[Stored items from a collection]
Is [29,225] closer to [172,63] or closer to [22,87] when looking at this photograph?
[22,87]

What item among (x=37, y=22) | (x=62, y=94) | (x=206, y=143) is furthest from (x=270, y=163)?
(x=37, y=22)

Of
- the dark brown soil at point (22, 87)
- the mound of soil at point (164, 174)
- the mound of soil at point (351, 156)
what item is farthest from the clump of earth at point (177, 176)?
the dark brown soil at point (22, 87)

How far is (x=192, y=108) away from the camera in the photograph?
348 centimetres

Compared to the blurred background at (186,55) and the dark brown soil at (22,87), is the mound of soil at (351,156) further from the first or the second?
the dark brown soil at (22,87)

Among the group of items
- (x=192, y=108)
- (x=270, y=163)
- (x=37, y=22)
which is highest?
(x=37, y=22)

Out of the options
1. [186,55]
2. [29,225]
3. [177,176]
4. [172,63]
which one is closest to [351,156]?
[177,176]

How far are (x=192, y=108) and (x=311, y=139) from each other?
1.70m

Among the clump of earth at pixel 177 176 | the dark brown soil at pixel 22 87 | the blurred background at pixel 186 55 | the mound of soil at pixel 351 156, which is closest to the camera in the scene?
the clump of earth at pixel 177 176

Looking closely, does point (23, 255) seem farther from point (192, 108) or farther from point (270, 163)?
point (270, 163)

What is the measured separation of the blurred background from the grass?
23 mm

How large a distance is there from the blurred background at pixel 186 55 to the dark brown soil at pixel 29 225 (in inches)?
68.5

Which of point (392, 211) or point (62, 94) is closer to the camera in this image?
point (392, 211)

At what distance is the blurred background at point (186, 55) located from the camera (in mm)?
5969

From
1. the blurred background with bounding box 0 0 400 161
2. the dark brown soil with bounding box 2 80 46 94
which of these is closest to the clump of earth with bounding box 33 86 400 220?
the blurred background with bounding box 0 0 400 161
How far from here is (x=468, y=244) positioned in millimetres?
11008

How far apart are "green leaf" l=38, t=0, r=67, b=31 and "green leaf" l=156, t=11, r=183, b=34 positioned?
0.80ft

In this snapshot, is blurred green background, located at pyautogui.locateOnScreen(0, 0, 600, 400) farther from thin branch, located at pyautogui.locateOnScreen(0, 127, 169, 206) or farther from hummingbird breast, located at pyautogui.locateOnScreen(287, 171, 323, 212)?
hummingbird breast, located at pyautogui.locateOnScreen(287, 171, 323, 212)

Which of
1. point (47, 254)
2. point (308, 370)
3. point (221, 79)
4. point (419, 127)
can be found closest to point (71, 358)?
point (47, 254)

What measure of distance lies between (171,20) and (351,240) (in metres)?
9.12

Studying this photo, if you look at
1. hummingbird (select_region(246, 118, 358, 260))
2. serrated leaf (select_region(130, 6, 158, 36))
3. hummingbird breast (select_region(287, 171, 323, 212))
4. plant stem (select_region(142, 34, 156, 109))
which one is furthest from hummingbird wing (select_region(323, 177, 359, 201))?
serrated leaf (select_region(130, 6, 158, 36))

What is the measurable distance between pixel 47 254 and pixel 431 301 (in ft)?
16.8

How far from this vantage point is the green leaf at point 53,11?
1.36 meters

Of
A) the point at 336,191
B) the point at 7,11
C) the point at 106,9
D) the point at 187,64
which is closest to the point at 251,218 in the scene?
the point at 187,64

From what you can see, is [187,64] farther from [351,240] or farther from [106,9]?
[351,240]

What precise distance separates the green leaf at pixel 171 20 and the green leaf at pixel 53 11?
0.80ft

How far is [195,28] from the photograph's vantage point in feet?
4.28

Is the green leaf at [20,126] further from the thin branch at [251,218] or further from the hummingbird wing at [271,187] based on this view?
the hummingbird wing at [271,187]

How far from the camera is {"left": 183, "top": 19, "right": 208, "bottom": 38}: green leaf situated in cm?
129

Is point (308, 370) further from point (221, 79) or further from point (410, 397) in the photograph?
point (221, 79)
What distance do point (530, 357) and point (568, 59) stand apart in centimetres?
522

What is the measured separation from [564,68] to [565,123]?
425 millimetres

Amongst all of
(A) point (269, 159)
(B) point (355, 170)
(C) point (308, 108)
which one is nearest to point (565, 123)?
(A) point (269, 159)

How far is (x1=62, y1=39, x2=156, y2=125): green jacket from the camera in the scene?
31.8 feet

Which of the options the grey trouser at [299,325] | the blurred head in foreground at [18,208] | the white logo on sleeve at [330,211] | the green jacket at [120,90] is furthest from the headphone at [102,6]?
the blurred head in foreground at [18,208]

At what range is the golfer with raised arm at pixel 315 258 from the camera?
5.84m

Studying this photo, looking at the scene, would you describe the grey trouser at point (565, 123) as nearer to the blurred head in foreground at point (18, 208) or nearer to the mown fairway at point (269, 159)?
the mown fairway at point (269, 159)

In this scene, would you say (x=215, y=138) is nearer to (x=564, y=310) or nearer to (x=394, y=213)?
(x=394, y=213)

* **What to work on**:
Your task is to print the whole listing again exactly.

* **Finished answer**:
Is [29,225] closer to [172,63] or closer to [22,87] when looking at this photograph?
[22,87]

What item among (x=37, y=22) | (x=62, y=94) | (x=206, y=143) is furthest from (x=270, y=163)?
(x=37, y=22)

Of
- the dark brown soil at point (22, 87)
- the mound of soil at point (164, 174)
- the mound of soil at point (351, 156)
what item is farthest from the clump of earth at point (177, 176)?
the dark brown soil at point (22, 87)

How far is (x=192, y=108) away from the camera in the photograph?
348 centimetres

Compared to the blurred background at (186,55) and the dark brown soil at (22,87), is the mound of soil at (351,156) further from the first or the second?
the dark brown soil at (22,87)

Among the group of items
- (x=192, y=108)
- (x=270, y=163)
- (x=37, y=22)
which is highest?
(x=37, y=22)

Out of the options
1. [186,55]
2. [29,225]
3. [177,176]
4. [172,63]
which one is closest to [351,156]?
[177,176]

How far are (x=192, y=108) and (x=311, y=139) from each other?
1.70m

Among the clump of earth at pixel 177 176 | the dark brown soil at pixel 22 87 | the blurred background at pixel 186 55 | the mound of soil at pixel 351 156, which is closest to the camera in the scene?
the clump of earth at pixel 177 176

Looking closely, does point (23, 255) seem farther from point (192, 108) or farther from point (270, 163)?
point (270, 163)

What is the measured separation of the blurred background from the grass?
23 mm

How large a distance is there from the blurred background at pixel 186 55 to the dark brown soil at pixel 29 225 (in inches)?
68.5

Which of point (392, 211) or point (62, 94) is closer to the camera in this image?
point (392, 211)

At what distance is the blurred background at point (186, 55) located from the camera (in mm)?
5969

From
1. the blurred background with bounding box 0 0 400 161
2. the dark brown soil with bounding box 2 80 46 94
which of these is closest to the clump of earth with bounding box 33 86 400 220?
the blurred background with bounding box 0 0 400 161
How far from here is (x=468, y=244) positioned in millimetres?
11008

How far apart are "green leaf" l=38, t=0, r=67, b=31 and "green leaf" l=156, t=11, r=183, b=34 positioned?
0.80ft

In this snapshot, is blurred green background, located at pyautogui.locateOnScreen(0, 0, 600, 400) farther from thin branch, located at pyautogui.locateOnScreen(0, 127, 169, 206) or farther from hummingbird breast, located at pyautogui.locateOnScreen(287, 171, 323, 212)?
hummingbird breast, located at pyautogui.locateOnScreen(287, 171, 323, 212)

Which of
1. point (47, 254)
2. point (308, 370)
3. point (221, 79)
4. point (419, 127)
can be found closest to point (71, 358)?
point (47, 254)

What measure of distance lies between (171,20) and (351,240) (in metres)?
9.12

Studying this photo, if you look at
1. hummingbird (select_region(246, 118, 358, 260))
2. serrated leaf (select_region(130, 6, 158, 36))
3. hummingbird breast (select_region(287, 171, 323, 212))
4. plant stem (select_region(142, 34, 156, 109))
which one is furthest from hummingbird wing (select_region(323, 177, 359, 201))?
serrated leaf (select_region(130, 6, 158, 36))

What is the measurable distance between pixel 47 254 and pixel 431 301 (in ft)?
16.8

How far from this vantage point is the green leaf at point 53,11?
1.36 meters

Of
A) the point at 336,191
B) the point at 7,11
C) the point at 106,9
D) the point at 187,64
which is closest to the point at 251,218 in the scene?
the point at 187,64

From what you can see, is [187,64] farther from [351,240] or farther from [106,9]?
[351,240]

What precise distance separates the green leaf at pixel 171 20 and the green leaf at pixel 53 11?
0.80ft

How far is [195,28] from the photograph's vantage point in feet?
4.28

Is the green leaf at [20,126] further from the thin branch at [251,218] or further from the hummingbird wing at [271,187] based on this view?
the hummingbird wing at [271,187]

How far from the camera is {"left": 183, "top": 19, "right": 208, "bottom": 38}: green leaf situated in cm?
129

Is point (308, 370) further from point (221, 79) or further from point (410, 397) in the photograph?
point (221, 79)
What distance do point (530, 357) and point (568, 59) stand apart in centimetres?
522

What is the measured separation from [564,68] to [565,123]?
425 millimetres

Amongst all of
(A) point (269, 159)
(B) point (355, 170)
(C) point (308, 108)
which one is nearest to point (565, 123)?
(A) point (269, 159)

How far is (x1=62, y1=39, x2=156, y2=125): green jacket from the camera in the scene?
31.8 feet

Which of the options the grey trouser at [299,325] | the blurred head in foreground at [18,208] | the white logo on sleeve at [330,211] | the green jacket at [120,90] is furthest from the headphone at [102,6]?
the blurred head in foreground at [18,208]

At what range is the golfer with raised arm at pixel 315 258 from the camera?
5.84m

Studying this photo, looking at the scene, would you describe the grey trouser at point (565, 123) as nearer to the blurred head in foreground at point (18, 208) or nearer to the mown fairway at point (269, 159)?
the mown fairway at point (269, 159)

In this scene, would you say (x=215, y=138) is nearer to (x=564, y=310) or nearer to (x=394, y=213)?
(x=394, y=213)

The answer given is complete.